J’attache le harnais au chien, branche mon casque, ouvre la porte et descends dans la rue. A 100 mètres de chez moi, je le libère et il s’empresse de prendre le large sur les berges du canal Saint-Denis. Il s’arrête, se retourne pour voir si je le suis, repars, heureux de pouvoir courir, libre. A droite, à gauche, il renifle à la recherche d’un message que lui seul ne comprend. « Résurrection », la Symphonie n°2 de Gustave Malher dans les oreilles, je regarde l’eau du canal qui coule, ordinairement, comme tous les jours.

 

Et si cette guerre n’était pas celle écrite par nos politiques et leurs chiens de garde médiatiques? Et si ce n’était pas cette histoire basée sur la peur, faites d’informations contradictoires et de répression ? Et si cette guerre n’était qu’un nouveau combat pour que survive une économie mondialisée, dérégulée qui asservit des populations entières ? 

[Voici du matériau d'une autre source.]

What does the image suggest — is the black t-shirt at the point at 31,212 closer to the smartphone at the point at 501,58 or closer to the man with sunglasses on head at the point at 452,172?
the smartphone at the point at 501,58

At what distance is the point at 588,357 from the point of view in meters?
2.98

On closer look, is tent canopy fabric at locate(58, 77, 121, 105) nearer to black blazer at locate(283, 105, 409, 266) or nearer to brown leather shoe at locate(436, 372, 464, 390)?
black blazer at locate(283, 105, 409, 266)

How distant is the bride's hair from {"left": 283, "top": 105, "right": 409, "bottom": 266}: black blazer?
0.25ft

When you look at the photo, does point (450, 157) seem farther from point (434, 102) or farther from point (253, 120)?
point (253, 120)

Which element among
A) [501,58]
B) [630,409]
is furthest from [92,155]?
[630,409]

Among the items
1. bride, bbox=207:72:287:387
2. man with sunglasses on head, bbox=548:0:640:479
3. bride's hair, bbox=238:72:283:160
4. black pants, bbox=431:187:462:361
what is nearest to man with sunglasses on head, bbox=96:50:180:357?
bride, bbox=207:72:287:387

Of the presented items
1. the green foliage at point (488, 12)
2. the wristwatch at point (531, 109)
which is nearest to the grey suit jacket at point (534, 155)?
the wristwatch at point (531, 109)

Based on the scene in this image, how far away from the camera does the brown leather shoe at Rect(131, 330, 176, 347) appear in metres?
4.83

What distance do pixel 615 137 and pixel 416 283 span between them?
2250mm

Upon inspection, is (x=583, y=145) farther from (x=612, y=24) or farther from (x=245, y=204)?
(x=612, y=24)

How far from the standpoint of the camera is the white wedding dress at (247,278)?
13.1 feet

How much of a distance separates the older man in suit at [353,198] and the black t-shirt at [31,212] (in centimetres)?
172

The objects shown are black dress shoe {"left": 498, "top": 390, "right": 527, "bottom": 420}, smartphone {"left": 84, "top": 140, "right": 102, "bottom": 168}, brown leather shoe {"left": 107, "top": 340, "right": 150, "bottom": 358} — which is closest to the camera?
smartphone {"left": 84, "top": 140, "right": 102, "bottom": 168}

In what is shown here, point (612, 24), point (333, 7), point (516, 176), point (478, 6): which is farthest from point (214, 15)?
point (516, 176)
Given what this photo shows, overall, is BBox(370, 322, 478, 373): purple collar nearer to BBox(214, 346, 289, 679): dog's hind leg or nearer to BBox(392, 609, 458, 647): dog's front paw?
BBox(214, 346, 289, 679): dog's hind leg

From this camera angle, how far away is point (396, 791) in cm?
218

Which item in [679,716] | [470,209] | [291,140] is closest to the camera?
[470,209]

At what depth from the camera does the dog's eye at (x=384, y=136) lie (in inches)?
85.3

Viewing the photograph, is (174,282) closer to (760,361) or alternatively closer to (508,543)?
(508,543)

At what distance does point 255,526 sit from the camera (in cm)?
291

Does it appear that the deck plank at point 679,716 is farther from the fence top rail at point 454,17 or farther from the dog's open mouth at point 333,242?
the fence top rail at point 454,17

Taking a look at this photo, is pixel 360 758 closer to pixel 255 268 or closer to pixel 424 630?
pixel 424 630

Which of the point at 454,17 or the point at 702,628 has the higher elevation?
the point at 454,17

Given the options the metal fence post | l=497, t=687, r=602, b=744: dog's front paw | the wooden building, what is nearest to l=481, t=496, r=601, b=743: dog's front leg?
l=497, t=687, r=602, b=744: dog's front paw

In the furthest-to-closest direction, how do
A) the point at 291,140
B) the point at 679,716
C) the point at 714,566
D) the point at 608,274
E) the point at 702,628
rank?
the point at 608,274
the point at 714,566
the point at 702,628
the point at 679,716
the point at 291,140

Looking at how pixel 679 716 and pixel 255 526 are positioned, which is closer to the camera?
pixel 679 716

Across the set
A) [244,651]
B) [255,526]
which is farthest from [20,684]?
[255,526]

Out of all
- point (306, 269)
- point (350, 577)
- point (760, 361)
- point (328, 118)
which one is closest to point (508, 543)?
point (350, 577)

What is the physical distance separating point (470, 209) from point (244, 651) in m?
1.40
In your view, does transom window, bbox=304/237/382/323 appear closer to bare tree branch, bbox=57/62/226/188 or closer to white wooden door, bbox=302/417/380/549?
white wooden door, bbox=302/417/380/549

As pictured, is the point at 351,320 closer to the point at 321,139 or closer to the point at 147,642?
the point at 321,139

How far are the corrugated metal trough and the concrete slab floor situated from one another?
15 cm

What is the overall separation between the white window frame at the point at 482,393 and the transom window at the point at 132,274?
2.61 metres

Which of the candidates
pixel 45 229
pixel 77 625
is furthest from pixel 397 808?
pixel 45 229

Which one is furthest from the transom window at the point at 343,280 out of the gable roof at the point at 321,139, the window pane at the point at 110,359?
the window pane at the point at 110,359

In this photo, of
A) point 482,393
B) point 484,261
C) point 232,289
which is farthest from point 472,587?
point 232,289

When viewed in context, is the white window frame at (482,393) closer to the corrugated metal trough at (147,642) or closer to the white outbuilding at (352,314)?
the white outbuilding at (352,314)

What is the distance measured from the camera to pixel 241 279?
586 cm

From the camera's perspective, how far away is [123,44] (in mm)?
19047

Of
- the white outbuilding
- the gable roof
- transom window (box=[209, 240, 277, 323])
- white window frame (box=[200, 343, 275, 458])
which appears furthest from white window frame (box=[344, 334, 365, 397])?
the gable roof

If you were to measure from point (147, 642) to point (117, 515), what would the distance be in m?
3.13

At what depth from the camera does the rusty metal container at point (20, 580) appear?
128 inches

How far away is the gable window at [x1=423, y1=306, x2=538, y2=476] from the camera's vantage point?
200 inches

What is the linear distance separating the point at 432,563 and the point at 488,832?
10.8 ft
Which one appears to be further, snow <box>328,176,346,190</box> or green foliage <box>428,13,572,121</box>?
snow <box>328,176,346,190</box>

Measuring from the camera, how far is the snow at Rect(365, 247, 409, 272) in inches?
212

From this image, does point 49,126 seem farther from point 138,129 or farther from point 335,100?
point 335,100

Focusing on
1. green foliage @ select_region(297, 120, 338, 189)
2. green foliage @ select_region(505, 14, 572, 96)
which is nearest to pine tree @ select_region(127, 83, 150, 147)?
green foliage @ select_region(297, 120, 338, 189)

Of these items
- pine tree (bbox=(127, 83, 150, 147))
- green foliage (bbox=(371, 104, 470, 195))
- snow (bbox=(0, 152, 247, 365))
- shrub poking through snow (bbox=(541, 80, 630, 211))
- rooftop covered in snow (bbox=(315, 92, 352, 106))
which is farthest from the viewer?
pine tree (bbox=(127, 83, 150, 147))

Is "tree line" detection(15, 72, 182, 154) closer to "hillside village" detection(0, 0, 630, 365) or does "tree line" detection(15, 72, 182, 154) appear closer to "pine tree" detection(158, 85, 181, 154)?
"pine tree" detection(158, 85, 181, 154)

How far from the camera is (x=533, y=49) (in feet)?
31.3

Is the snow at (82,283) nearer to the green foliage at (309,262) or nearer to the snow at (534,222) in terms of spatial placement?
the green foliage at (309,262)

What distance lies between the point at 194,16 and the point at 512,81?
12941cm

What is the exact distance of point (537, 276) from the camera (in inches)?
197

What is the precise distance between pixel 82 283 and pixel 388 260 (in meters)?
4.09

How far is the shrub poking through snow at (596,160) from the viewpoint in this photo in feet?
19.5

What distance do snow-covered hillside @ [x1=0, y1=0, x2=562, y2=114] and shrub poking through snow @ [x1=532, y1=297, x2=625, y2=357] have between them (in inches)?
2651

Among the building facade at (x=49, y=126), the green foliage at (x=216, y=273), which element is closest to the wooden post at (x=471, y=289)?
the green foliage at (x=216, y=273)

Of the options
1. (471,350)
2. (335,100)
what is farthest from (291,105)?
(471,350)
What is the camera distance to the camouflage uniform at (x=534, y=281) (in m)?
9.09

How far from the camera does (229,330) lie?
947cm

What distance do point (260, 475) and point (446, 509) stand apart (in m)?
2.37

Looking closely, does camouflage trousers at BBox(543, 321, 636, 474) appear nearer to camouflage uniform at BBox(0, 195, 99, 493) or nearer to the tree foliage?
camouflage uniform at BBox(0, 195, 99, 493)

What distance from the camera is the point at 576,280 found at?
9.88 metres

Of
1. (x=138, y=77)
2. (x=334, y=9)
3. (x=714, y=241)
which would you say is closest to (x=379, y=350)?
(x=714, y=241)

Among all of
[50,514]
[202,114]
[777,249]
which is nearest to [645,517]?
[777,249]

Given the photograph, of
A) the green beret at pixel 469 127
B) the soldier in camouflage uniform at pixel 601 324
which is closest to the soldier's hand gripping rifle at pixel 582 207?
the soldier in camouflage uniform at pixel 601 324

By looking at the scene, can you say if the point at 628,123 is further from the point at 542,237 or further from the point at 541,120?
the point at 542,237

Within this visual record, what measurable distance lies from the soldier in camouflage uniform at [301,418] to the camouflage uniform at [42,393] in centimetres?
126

Et si cette guerre était le signe d’une planète qui ne nous laisse plus faire ? Et si c’était nous les virus ?  Notre Terre est malade, elle nous avait pourtant prévenus. Des tsunamis, des inondations, de gigantesques feux de forêt. On la pleuré mais pas vraiment écouté. Alors, aujourd’hui, elle nous tape sur l’épaule et nous dit : “Tiens, c’est à toi maintenant d’être malade.”
Mais, qu’est-ce que cela va changer ?

 

Vendredi 3 Avril 2020, 7h37, une nouvelle journée de confinement commence.